* [WHAT YOU ARE ASKED TO DO] Return every line below that contains the word "wooden", matching its case exactly.

* [INFORMATION SUPPLIED]
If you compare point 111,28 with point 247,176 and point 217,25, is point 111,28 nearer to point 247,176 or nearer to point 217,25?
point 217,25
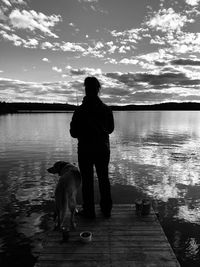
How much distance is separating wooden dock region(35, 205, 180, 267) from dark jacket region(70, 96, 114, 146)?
82.0 inches

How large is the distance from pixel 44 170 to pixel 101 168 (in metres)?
11.4

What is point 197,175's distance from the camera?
1609 centimetres

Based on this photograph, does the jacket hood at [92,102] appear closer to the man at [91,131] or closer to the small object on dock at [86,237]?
the man at [91,131]

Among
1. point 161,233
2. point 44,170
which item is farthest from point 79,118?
point 44,170

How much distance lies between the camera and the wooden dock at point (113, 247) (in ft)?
15.6

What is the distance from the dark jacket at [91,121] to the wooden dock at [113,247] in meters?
2.08

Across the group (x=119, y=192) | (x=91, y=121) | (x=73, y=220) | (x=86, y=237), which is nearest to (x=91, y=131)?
(x=91, y=121)

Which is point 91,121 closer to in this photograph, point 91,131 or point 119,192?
point 91,131

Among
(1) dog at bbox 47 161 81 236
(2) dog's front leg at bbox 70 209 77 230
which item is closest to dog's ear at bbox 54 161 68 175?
(1) dog at bbox 47 161 81 236

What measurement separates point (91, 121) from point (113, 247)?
2813 mm

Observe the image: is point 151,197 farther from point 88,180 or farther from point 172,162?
point 172,162

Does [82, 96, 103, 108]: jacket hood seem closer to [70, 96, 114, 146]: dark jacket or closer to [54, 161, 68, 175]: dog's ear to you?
[70, 96, 114, 146]: dark jacket

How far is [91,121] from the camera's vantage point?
239 inches

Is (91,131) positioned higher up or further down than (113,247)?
higher up
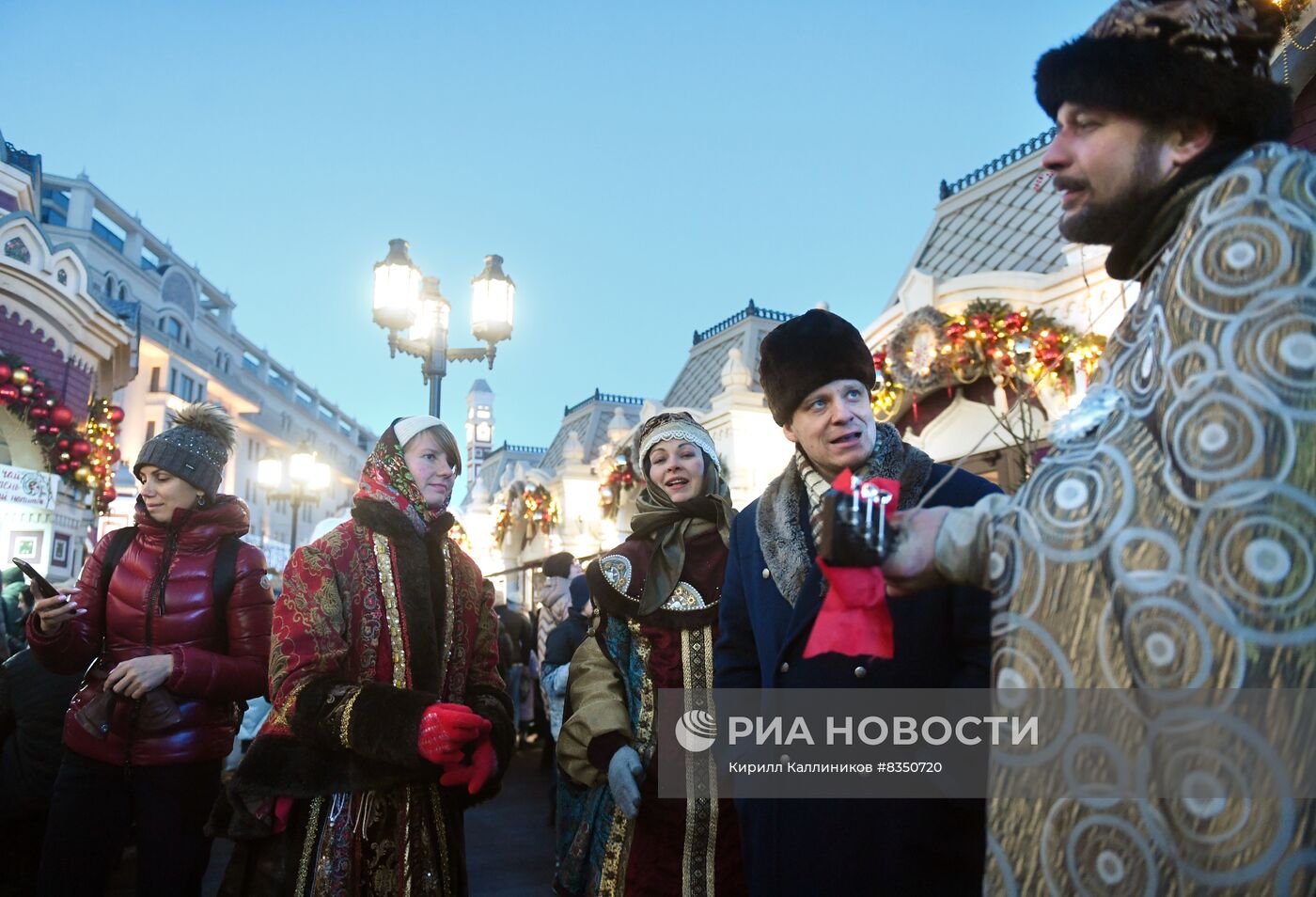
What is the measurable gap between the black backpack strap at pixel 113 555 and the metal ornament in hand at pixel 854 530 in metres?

* [SOLVED PROBLEM]
How much distance is separating wooden dock region(35, 205, 180, 267) from dark jacket region(70, 96, 114, 146)?
How much distance lies between the camera and the wooden dock at point (113, 247) (in ft)?
What is the distance from the dark jacket at [91,121] to the wooden dock at [113,247] in meters?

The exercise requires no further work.